Just 3 years ago, this team finished last place in the National League West with a 66-96 record. This season, they’re projected to win over 100 games, and they could even overtake the Dodgers, who have won the NL West every year since 2013. These two teams will meet 19 times this year, and whenever they do, it’s likely to be a thriller.

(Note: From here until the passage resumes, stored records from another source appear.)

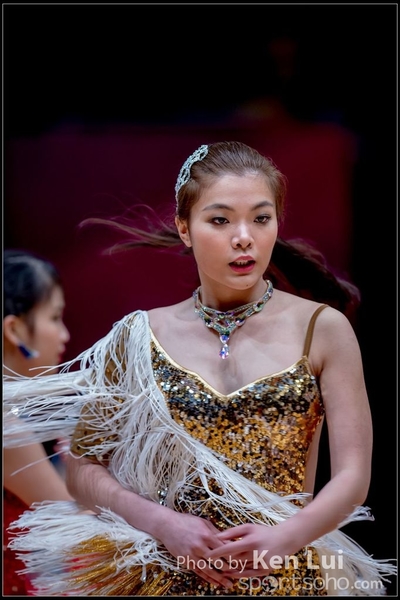 20160515 dance 1004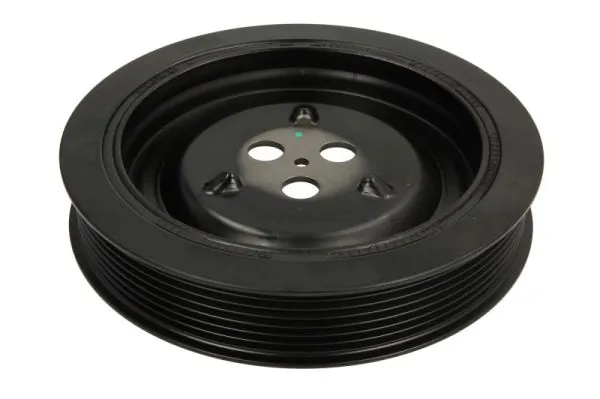 Belt Pulley, crankshaft E6G0003BTA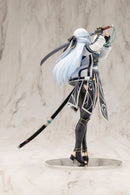 The Legend of Heroes: Kuro no Kiseki Kotobukiya Shizuna Rem Misurugi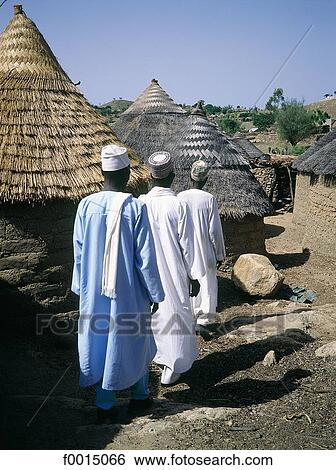 travel, travel exterior, open air, Africa, people, person, tradition View Large Photo Image Stock Photograph - travel, travel exterior, open air, Africa, people, person, tradition. Fotosearch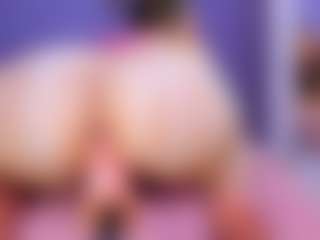 Shantall's Live Sex Cam Show
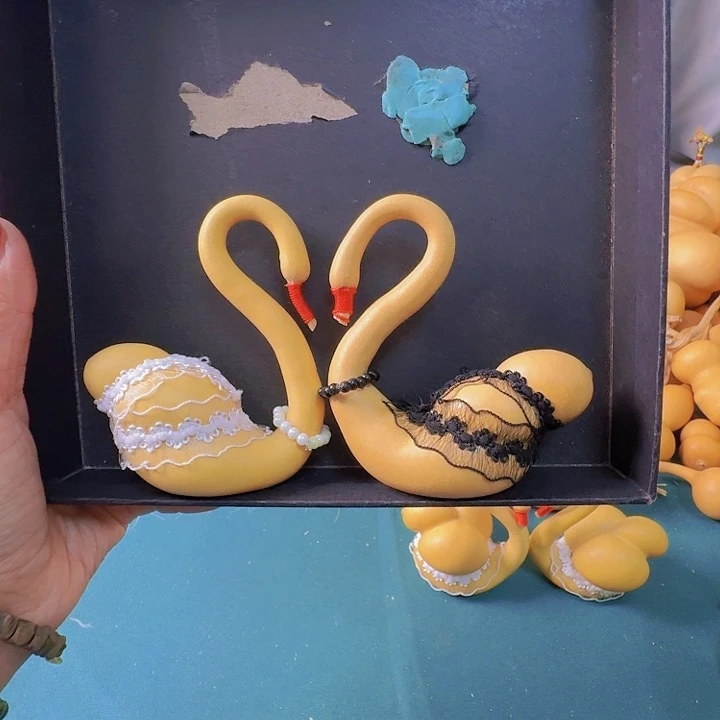 苏****大叶紫檀（黑酸枝木类）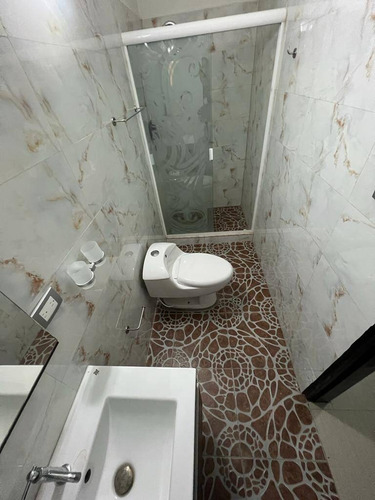 Imagen 4 de 14 de 11113 Anthony Marquez 0424-4338703 Venta Casa El Trigal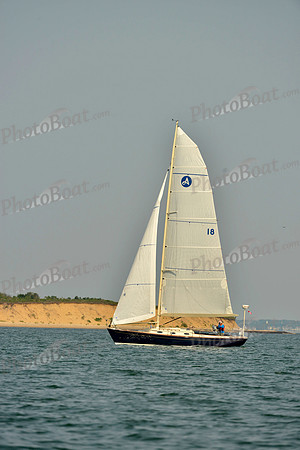 2017 Round Marthas Vineyard_0403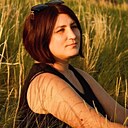 Ирина, 43 года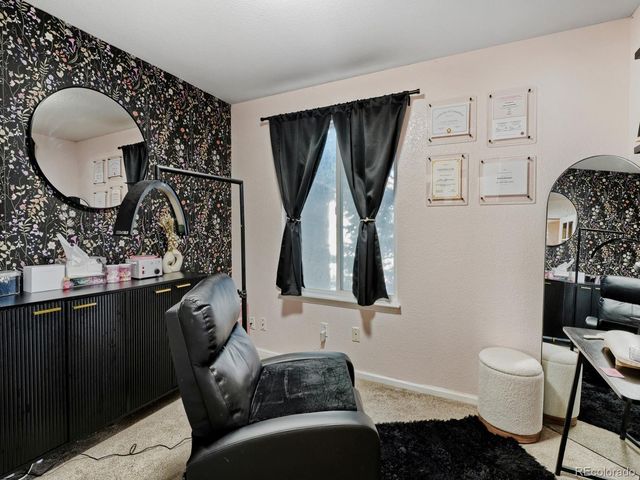 3643 E 106th Avenue, Thornton, CO 80233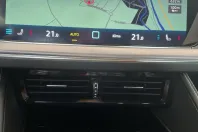 Volkswagen Touareg din 2024 cu 30.000 km - oferta VOL178823 - foto 13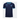 Al-Hilal — Maillot Third 26/27 - avant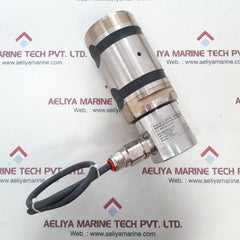 Liebherr 0203-36271-2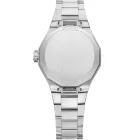 Baume & Mercier Riviera women's watch M0A10796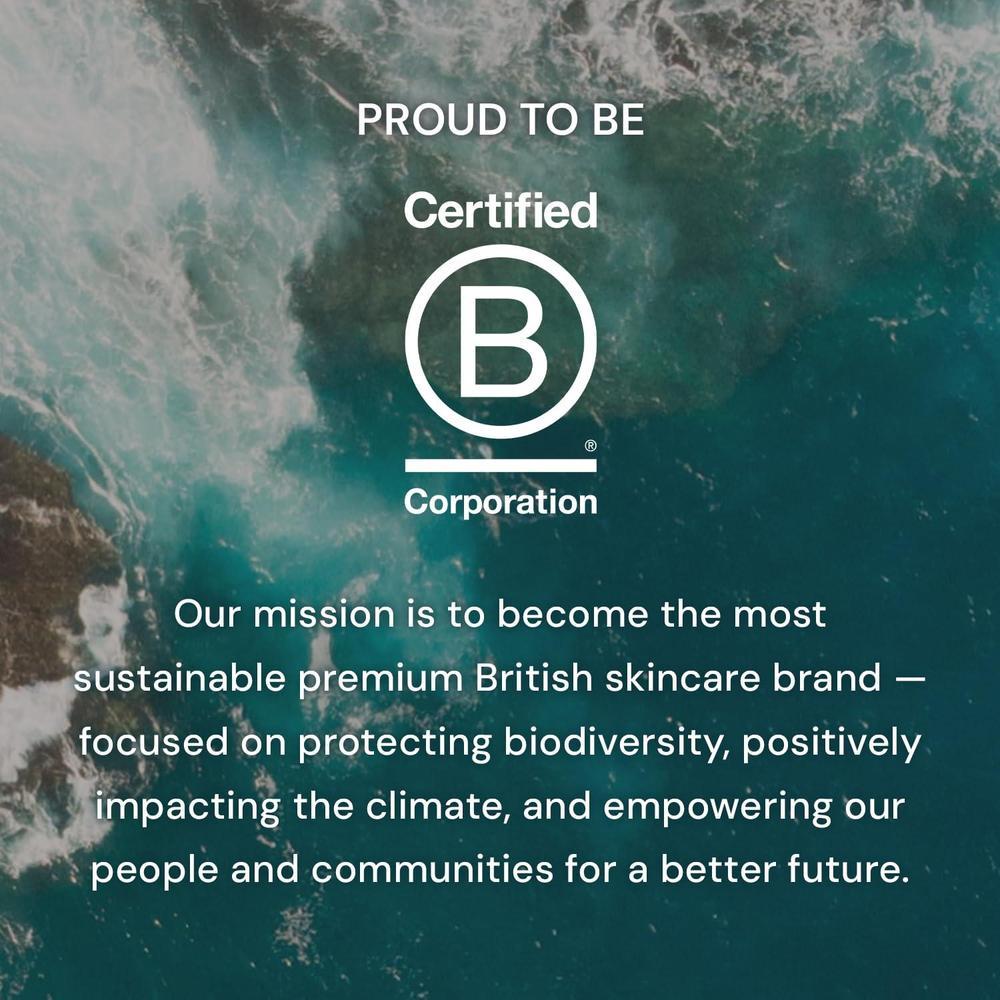 Way To Glow Exclusive Skincare Kit Nourish Illuminate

Storyline #3: A Strike in the Distance

Tensions are high, to say the least. The MLB and its Players’ Association were forced to cooperate more often than usual in 2020 and early 2021, as it took tremendous effort to get the season off the ground both times. For consecutive years, rejected proposals and angry letters filled the air with discontent, and it seemed like the only consensus was disagreement. The two parties eventually accepted a deal in July of 2020 to start the delayed season, but at that point, the damage was done; commissioner Rob Manfred said that the 30 clubs combined to lose around $3 billion in revenue from that year alone. The next year, the league tried to avoid that mistake, and planning was started early to give players (and owners) a full 162-game season. That did happen, but not without some discordance. One of the earliest proposed deals to get the action underway was one that featured the return of the universal designated hitter, but also of the expanded playoffs. This offer, however, was declined by the Players’ Association, and ever since, the agitation among both parties has been extremely potent. Now, it’s not like this period of disagreement is uncommon for baseball, or even sports in general; negotiating terms with millionaires (players) and billionaires (owners) is never an easy task. The thing that makes this situation excessively troubling is the expiration of the collective bargaining agreement between the MLB and MLBPA on Dec. 1. A new contract will have to be made and agreed upon, and if this level of tension remains consistent throughout the season, that renewal will likely be delayed, and we could be looking at a labor stoppage for the first time since 1994. Depending on how long the strike lasts, the league could lose billions of dollars in revenue, something they can’t afford to do after the events of 2020. For the league’s sake, we’re going to need to see some cooperation pretty soon.


     In terms of story, this season presents us with an assembly of riches we haven’t seen since… well, ever. Rule changes, a new rivalry, and a looming strike are not the only things we have to look out for this season. Not even close. Spring training games start Feb. 28, and if you blink from now until November, you’re bound to miss some major news. So put on your Pirates shirt (if you haven’t already burned it), sit down in front of the TV, and direct your attention to the greatest game our world has to offer.